Renseignement obtenu ultérieurement

98 (1) La partie interrogée au préalable, ou la personne qui l’est au nom, à la place ou en plus de cette partie, qui découvre ultérieurement qu’une réponse à une question de l’interrogatoire :

a) était inexacte ou incomplète;

b) n’est plus exacte et complète,

doit fournir immédiatement ce renseignement par écrit à toutes les autres parties.

(2) Si une partie fournit un renseignement par écrit en application du paragraphe (1) :

a) une partie opposée peut exiger qu’il soit appuyé d’une déclaration sous serment ou qu’il fasse l’objet d’un nouvel interrogatoire préalable;

b) ce renseignement peut être traité lors d’une audience comme s’il faisait partie de l’interrogatoire initial de la personne interrogée.

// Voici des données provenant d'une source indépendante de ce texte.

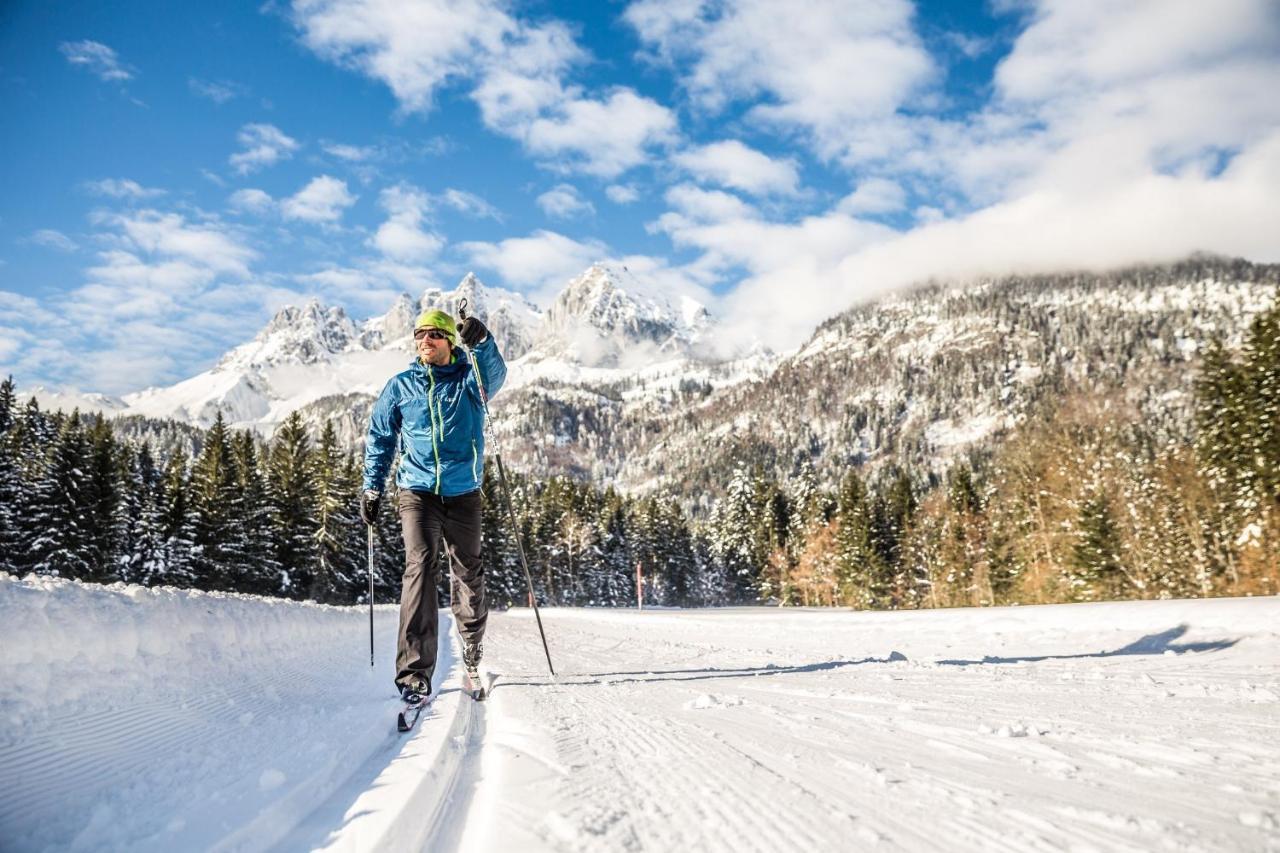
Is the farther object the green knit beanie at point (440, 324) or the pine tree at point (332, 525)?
the pine tree at point (332, 525)

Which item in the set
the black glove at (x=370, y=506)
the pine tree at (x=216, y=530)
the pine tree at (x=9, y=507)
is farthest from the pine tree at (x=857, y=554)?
the pine tree at (x=9, y=507)

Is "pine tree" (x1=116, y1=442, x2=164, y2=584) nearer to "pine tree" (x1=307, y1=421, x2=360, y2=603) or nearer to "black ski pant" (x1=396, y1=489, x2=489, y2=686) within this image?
"pine tree" (x1=307, y1=421, x2=360, y2=603)

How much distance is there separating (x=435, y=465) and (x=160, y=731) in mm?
1796

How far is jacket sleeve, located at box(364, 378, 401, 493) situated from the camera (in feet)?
13.6

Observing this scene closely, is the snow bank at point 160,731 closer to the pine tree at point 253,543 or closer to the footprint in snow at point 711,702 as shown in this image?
the footprint in snow at point 711,702

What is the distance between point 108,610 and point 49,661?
1.13 meters

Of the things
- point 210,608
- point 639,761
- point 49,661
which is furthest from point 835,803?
point 210,608

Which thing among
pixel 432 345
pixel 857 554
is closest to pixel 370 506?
pixel 432 345

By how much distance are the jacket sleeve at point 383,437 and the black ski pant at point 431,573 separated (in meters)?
0.23

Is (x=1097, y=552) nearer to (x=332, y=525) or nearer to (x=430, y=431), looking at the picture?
(x=430, y=431)

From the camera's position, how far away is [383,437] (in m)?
4.16

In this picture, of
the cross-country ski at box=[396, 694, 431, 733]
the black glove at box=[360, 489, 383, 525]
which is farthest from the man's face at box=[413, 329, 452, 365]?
the cross-country ski at box=[396, 694, 431, 733]

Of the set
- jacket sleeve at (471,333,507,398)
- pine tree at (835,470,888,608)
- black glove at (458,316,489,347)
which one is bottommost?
pine tree at (835,470,888,608)

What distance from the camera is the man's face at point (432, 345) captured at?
413cm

(3) Si une partie ne se conforme pas au paragraphe (1) ou à l’alinéa (2)a) et que le renseignement obtenu ultérieurement est :

a) favorable à sa cause, elle ne peut le présenter en preuve à l’instance qu’avec l’autorisation du juge;

b) défavorable à sa cause, la Cour peut rendre des directives appropriées.

[Mon soulignement]

[100] L’application de la Règle 98 a été revue dans l’affaire Kallis c. La Reine, 2021 CCI 58 où la juge Wong a refusé d’accepter la preuve contradictoire (par. 9). Cependant, dans l’affaire Sydney Mines Fireman’s Club c. La Reine, 2011 CCI 403 (par. 17-19 et 21-22) la juge Campbell a conclu qu’il valait mieux admettre l’énoncé contradictoire en preuve puisqu’elle avait « le pouvoir discrétionnaire d’attribuer à la preuve l’importance appropriée, le cas échéant » (par. 21). En d’autres mots, la preuve contradictoire peut être admise, mais c’est à la cour de déterminer la valeur probante à accorder à chaque élément de preuve.

[101] Donc, si la Cour accepte la preuve contradictoire, c’est-à-dire que les originaux des lettres de démission ont été remis à Leventis, elle doit se demander si cette preuve a une valeur probante. La Cour constate d’abord que les appelants ont dit une chose aux interrogatoires préalables et une autre à l’audience. Ils se sont donc contredits, ce qui mine évidemment leur crédibilité et porte la Cour à croire qu’il s’agit d’une histoire sans fondement.

[102] La Cour doit conclure que la lettre de démission a été confectionnée pour les fins de ce litige et que ni l’original ni une copie n’a été transmis à Me Raymond ou à Me Angelopoulos. Le témoignage des appelants sur cette question n'a pas été corroboré par un tiers indépendant et la Cour doit nécessairement tirer une inférence négative du fait que ces avocats n’ont pas témoigné à l'audience.

[103] De plus, la Cour doit conclure qu’il est peu probable que l’original de la lettre de démission a été remis à Leventis. Les appelants indiquent que si Leventis n’avait pas accepté d’assumer le rôle d’administrateur, ils n’auraient pas démissionné. Or, il n’y a aucune preuve que Leventis a « accepté » d’agir comme administrateur et il n’y a aucun écrit ou preuve documentaire pour appuyer cette affirmation. Il y a seulement le témoignage intéressé des appelants.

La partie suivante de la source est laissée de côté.